START SOURCE MATERIAL

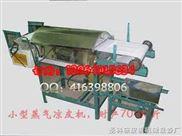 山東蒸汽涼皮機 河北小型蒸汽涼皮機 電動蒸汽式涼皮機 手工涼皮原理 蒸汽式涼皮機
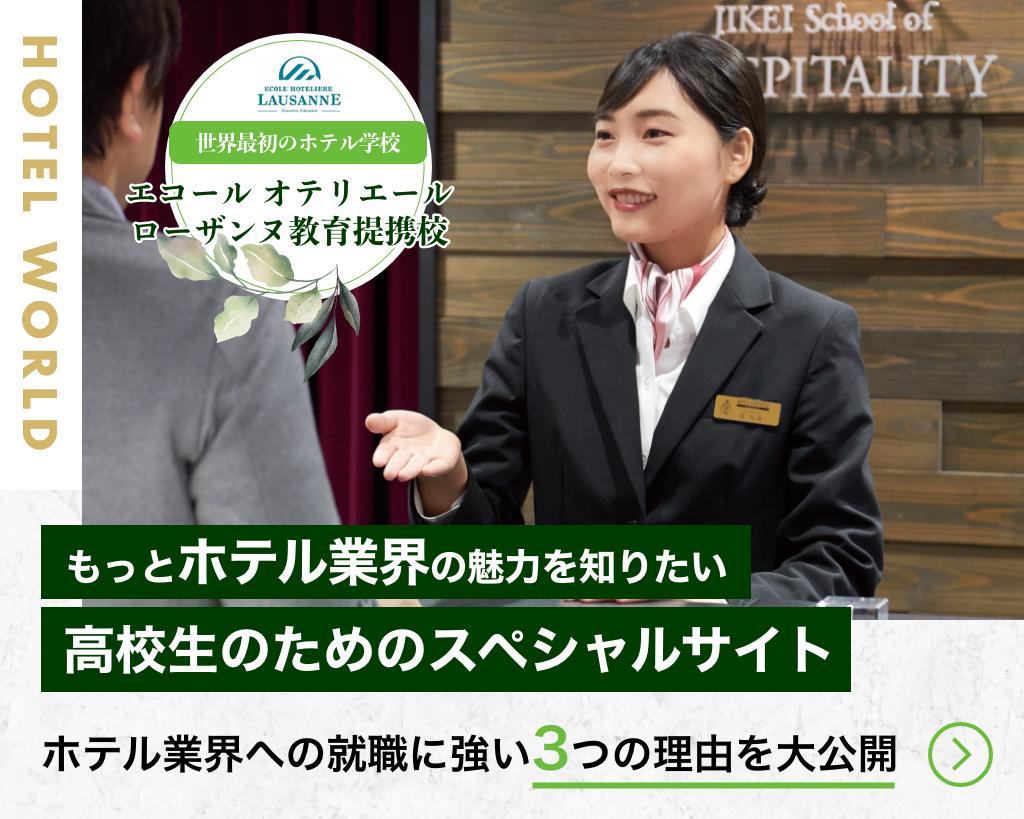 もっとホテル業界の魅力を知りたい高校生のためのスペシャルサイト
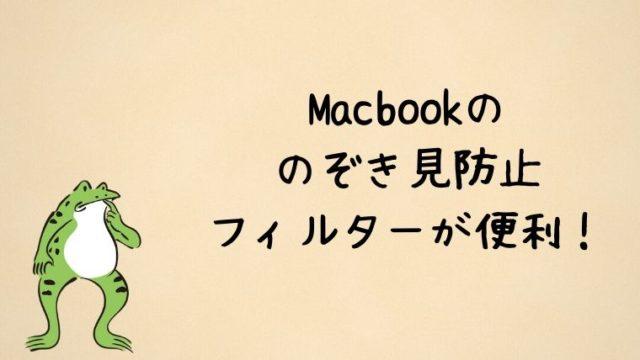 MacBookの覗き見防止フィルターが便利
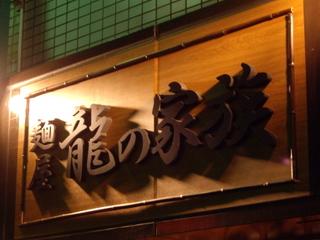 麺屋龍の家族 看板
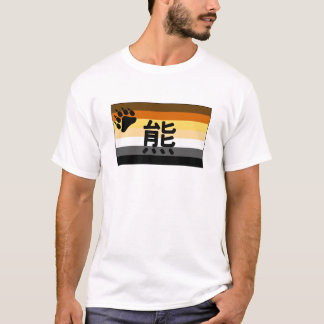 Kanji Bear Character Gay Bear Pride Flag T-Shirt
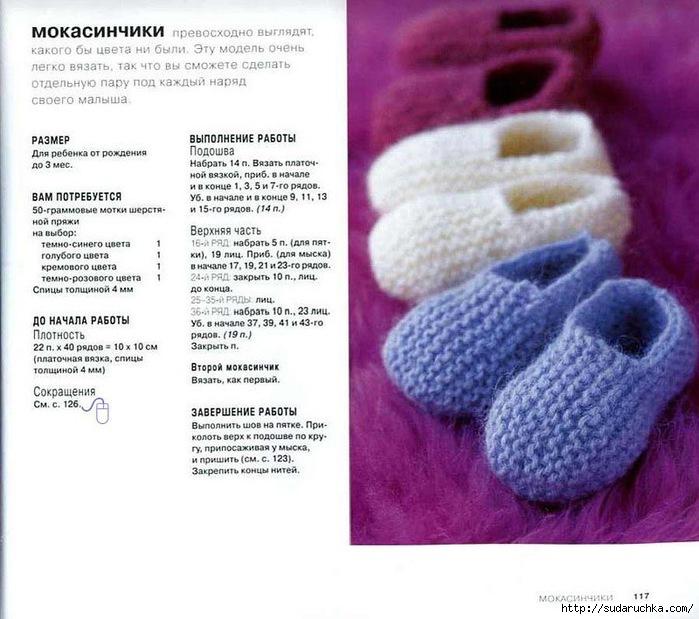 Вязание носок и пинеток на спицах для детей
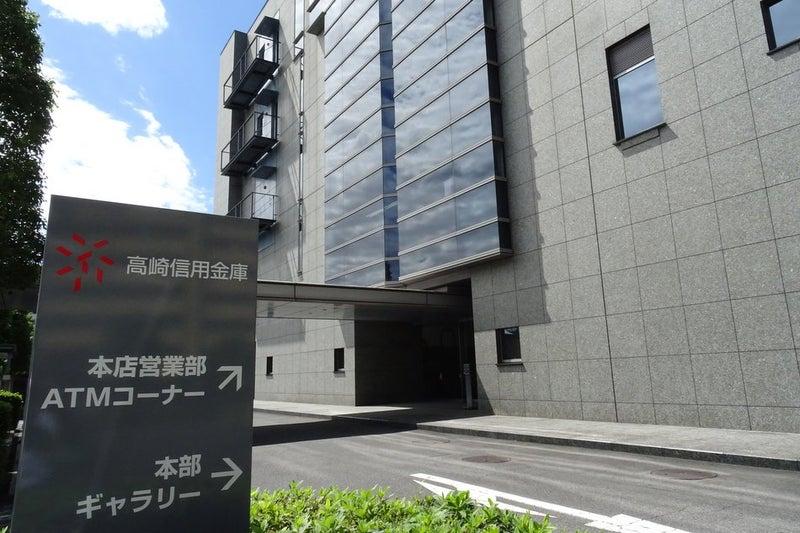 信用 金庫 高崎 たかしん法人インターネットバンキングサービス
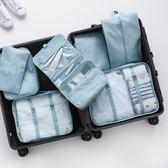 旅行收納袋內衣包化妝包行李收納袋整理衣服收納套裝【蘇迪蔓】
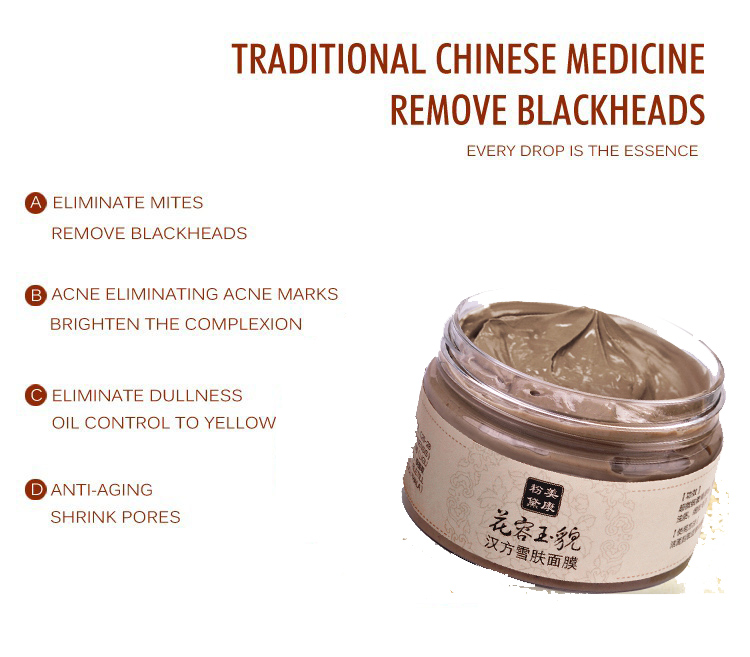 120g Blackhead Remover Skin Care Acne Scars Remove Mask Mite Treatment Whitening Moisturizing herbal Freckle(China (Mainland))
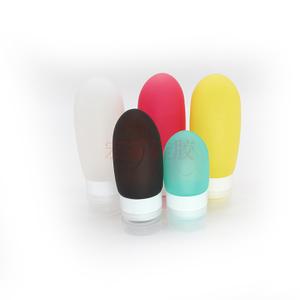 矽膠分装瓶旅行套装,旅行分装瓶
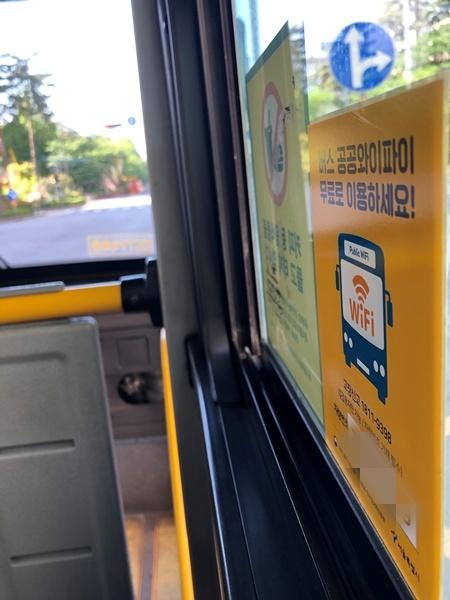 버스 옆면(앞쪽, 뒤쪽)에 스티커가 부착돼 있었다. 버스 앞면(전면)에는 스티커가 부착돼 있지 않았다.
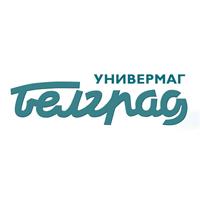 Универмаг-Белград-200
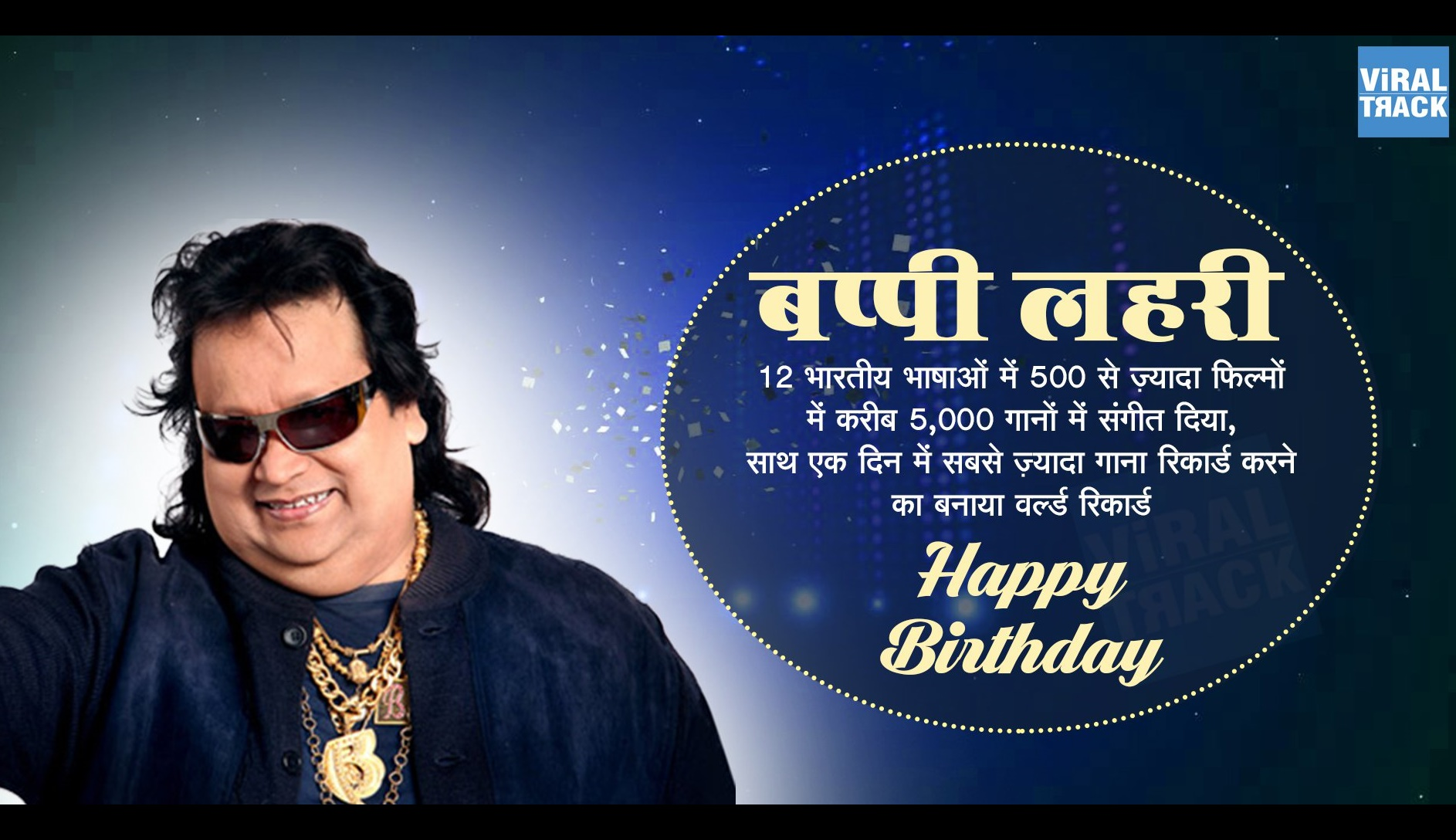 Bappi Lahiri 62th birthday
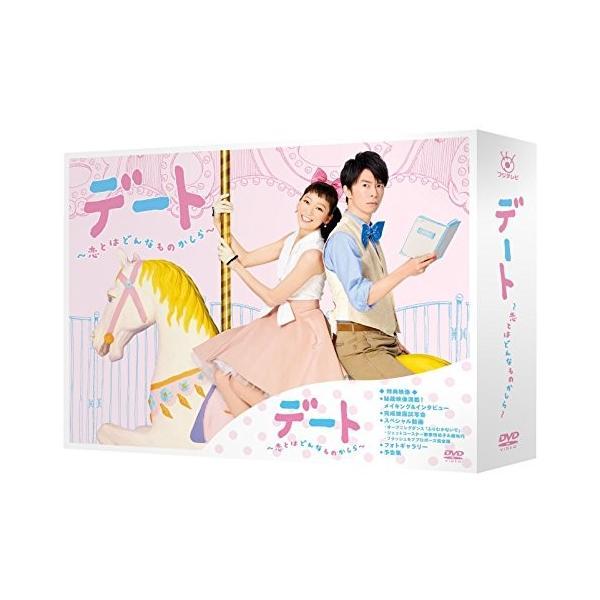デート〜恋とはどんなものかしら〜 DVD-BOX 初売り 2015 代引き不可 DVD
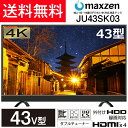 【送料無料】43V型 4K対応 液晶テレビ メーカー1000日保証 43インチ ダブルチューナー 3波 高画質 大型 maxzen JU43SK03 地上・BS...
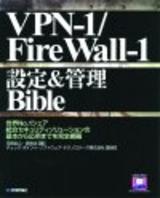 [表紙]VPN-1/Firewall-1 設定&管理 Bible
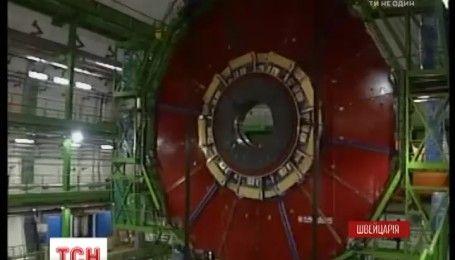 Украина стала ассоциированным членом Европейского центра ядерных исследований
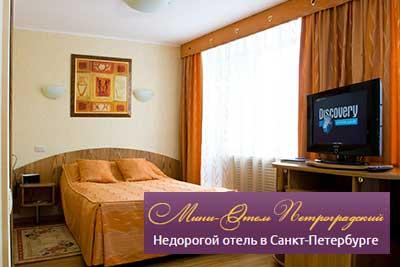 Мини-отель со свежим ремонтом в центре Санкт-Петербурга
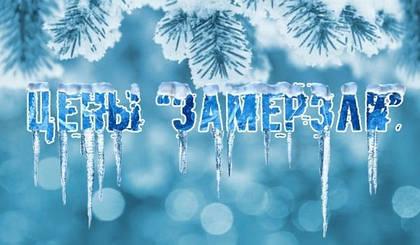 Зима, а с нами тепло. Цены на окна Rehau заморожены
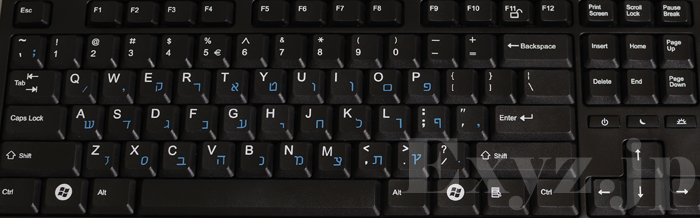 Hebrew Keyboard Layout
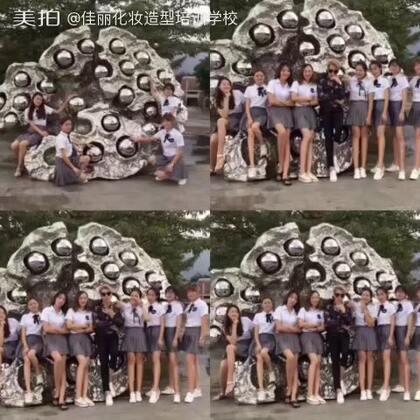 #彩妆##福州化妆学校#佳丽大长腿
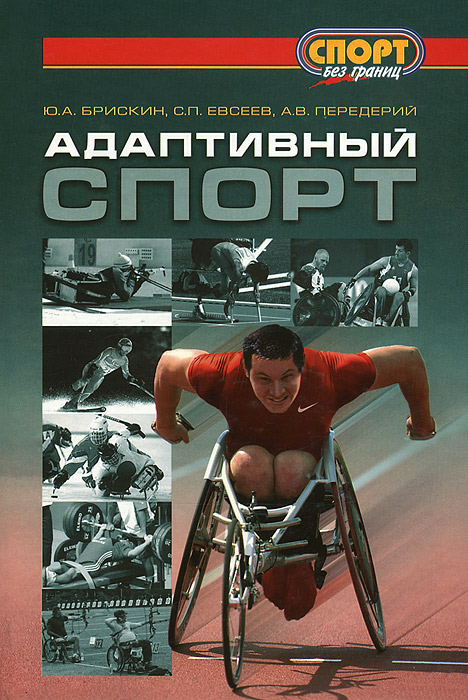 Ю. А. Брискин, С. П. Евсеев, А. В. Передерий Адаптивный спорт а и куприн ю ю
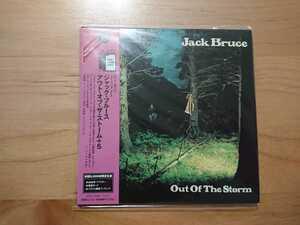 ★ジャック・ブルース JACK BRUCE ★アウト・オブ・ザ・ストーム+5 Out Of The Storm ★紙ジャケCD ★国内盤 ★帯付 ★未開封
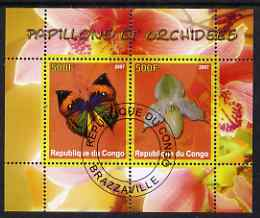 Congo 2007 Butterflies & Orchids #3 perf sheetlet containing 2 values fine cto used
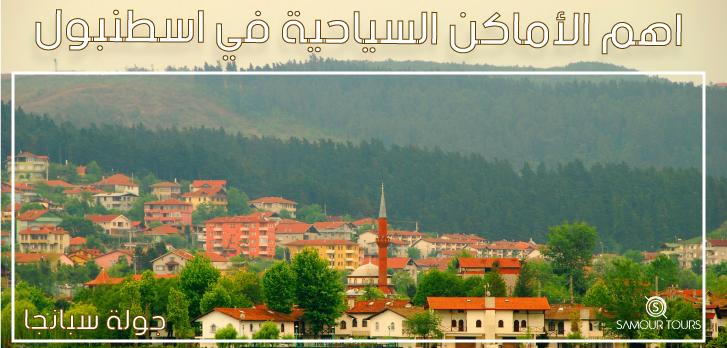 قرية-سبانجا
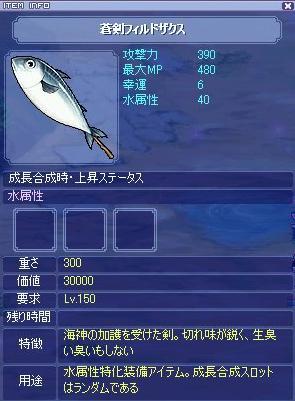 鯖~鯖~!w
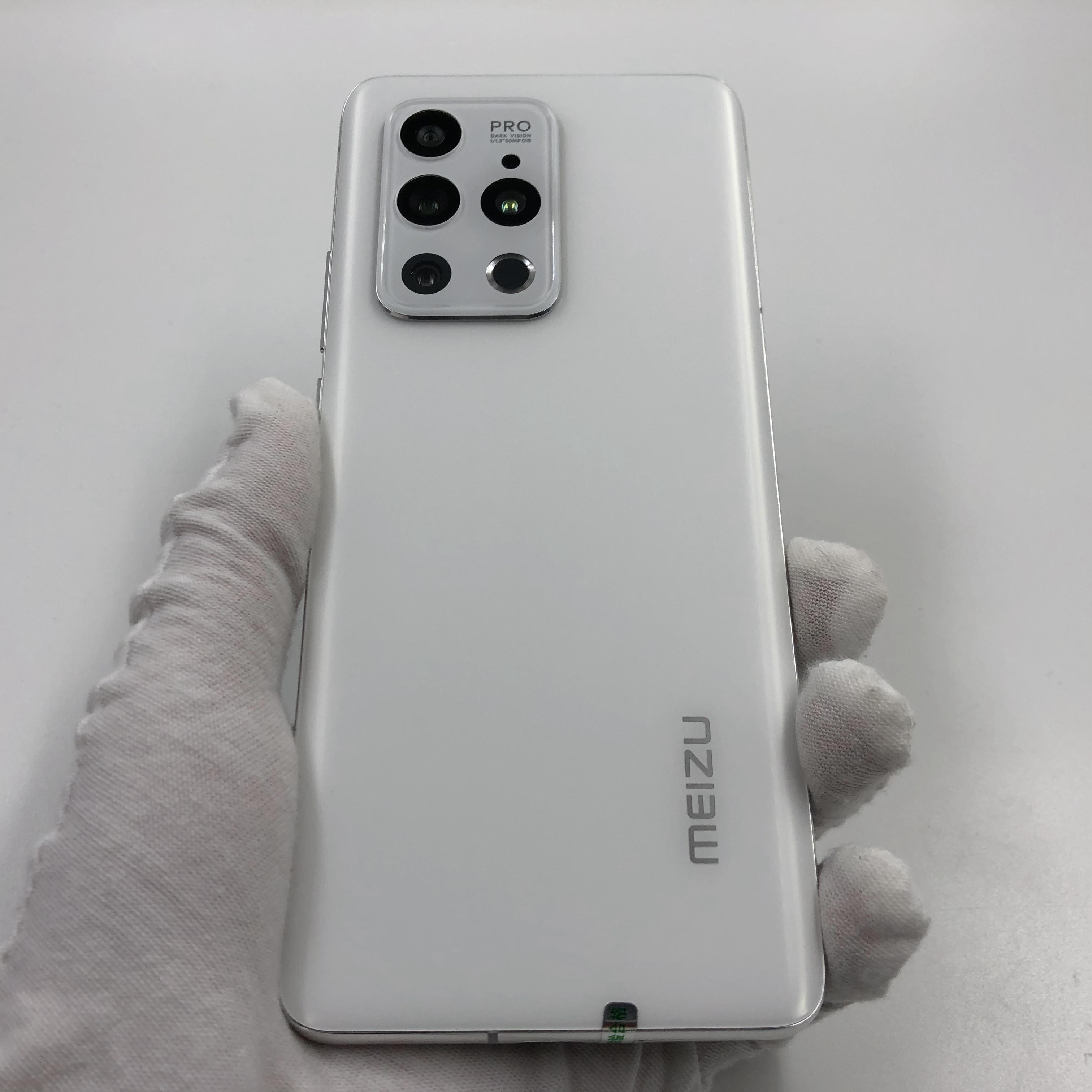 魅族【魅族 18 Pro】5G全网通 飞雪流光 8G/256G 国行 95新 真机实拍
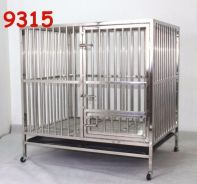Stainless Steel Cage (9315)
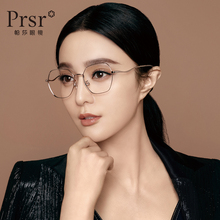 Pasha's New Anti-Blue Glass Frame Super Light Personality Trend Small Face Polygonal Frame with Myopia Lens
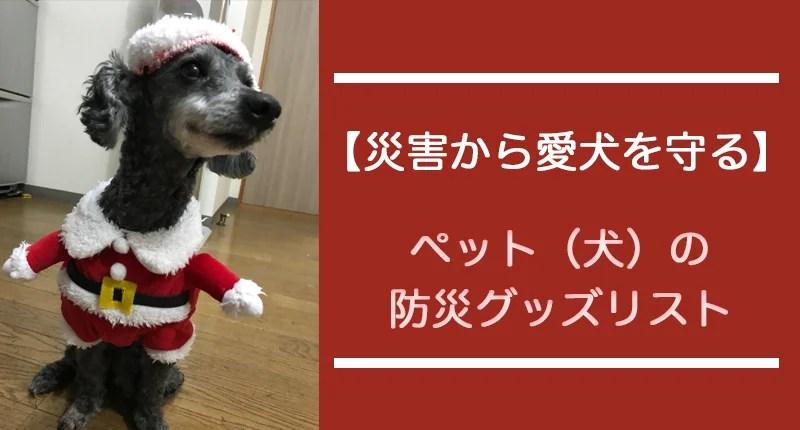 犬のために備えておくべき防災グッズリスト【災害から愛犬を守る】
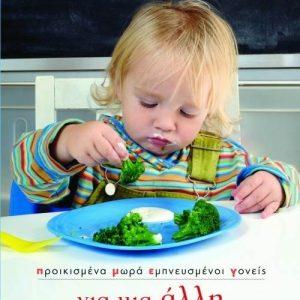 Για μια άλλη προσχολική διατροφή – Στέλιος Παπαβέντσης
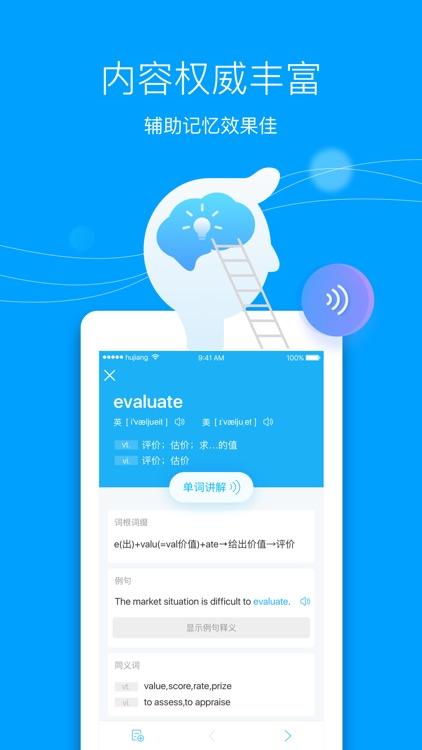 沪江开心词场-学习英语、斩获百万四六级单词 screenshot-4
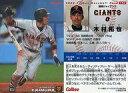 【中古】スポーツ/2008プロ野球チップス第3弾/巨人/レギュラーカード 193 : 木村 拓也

END SOURCE MATERIAL

## EXERCISE BRIEF:
Nothing but the lines from the one with "沪江开心词场-学习英语、斩获百万四六级单词 screenshot-4" through the last line of the records should appear in your answer, each exactly as written and without pictures.

## ANSWER BOX:
 沪江开心词场-学习英语、斩获百万四六级单词 screenshot-4
 【中古】スポーツ/2008プロ野球チップス第3弾/巨人/レギュラーカード 193 : 木村 拓也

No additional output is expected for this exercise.